Opinião

Quando as águas recuam parte 2: desenrascanço, MacGyver e liderança

Randy M. Ataíde, investidor e consultor

No meu artigo de opinião anterior, escrevi sobre os momentos que ocorrem após cada cheia: quando as águas recuam. E tal como vivi durante essas duas semanas em Alcácer do Sal, não é um momento isolado, mas sim uma série de momentos que misturam preocupação, frustração, perda e trauma com esperança, entusiasmo e espírito.

Mas na época em que os discursos terminam, as câmaras desaparecem e o trabalho de reconstrução começa, as comunidades, empresas, famílias e indivíduos afetados ficam com a questão prática: quem irá realmente resolver os problemas que permanecem? Infelizmente, a resposta nacional aos vastos danos em muitas comunidades tem sido, no mínimo, dececionante.

Há algum tempo, escrevi um texto sobre ideias levantadas pelo escritor luso-americano Charles Reis Felix intitulado Through a Portagee Gate.

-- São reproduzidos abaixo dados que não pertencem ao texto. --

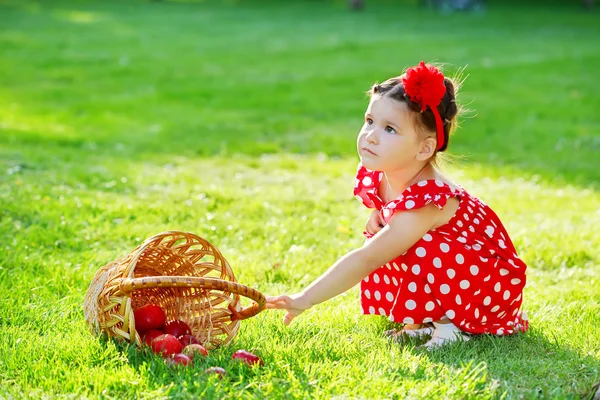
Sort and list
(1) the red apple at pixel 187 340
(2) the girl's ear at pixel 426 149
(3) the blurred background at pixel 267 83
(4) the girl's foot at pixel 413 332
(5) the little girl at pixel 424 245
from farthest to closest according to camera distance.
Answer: (3) the blurred background at pixel 267 83, (4) the girl's foot at pixel 413 332, (2) the girl's ear at pixel 426 149, (5) the little girl at pixel 424 245, (1) the red apple at pixel 187 340

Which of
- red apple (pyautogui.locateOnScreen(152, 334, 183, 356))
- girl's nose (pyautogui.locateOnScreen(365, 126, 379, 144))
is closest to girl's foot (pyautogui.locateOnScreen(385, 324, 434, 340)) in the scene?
girl's nose (pyautogui.locateOnScreen(365, 126, 379, 144))

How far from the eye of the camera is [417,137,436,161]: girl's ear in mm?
3346

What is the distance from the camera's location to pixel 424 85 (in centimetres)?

O livro reflete sobre a experiência dos emigrantes portugueses nas comunidades agrícolas da Califórnia durante o início do século XX. Felix descreve uma geração de homens e mulheres que chegou com pouca educação formal, recursos limitados e poucas vantagens institucionais. No entanto, construíram quintas, negócios e comunidades prósperas através da persistência, redes familiares e engenho prático. Trabalhavam com todas as ferramentas disponíveis, encontravam formas de contornar obstáculos e suportavam as dificuldades com uma determinação silenciosa.

À medida que lia mais e refletia sobre os recentes acontecimentos em Portugal, com a vasta destruição causada pelo tempo em muitas cidades e comunidades, deparei-me com uma palavra portuguesa peculiar: desenrascanço. Foi colocado numa curta lista de palavras que são em grande parte intraduzíveis para inglês, semelhante à mentalidade do Fado e da Saudade, e partilhava as noções de Felix sobre a capacidade de se desenredar de uma situação difícil através da improvisação e da engenhosidade. Quando o Governo e outros sistemas formalizados falham, falam de encontrar um caminho a seguir na mesma. Os americanos reconhecem uma capacidade semelhante no que chamamos de uma solução “MacGyvering” — resolver um problema com fios ou fitas adesivas simples, criatividade e determinação, baseada numa popular série televisiva dos anos 80.

Ambos os conceitos apontam para algo fundamental sobre a resiliência humana: quando as instituições estagnam, as pessoas muitas vezes avançam na mesma. Este tem sido o padrão recente em Alcácer do Sal, e suspeito que noutras comunidades também, longe de Lisboa. Mas também há tensão embutida nesta ideia, pois embora a improvisação possa resolver problemas imediatos, nenhuma sociedade pode confiar apenas na improvisação individual. Eventualmente, as comunidades têm de decidir como equilibrar a engenhosidade individual com a responsabilidade institucional. A América é talvez a nação que mais valoriza excessivamente o individualismo, muitas vezes por nossa conta e risco. Portugal, como relativamente novo na história do Governo democrático moderno, oferece um laboratório interessante para esta questão da improvisação versus sistemas a serem considerados em tempo real.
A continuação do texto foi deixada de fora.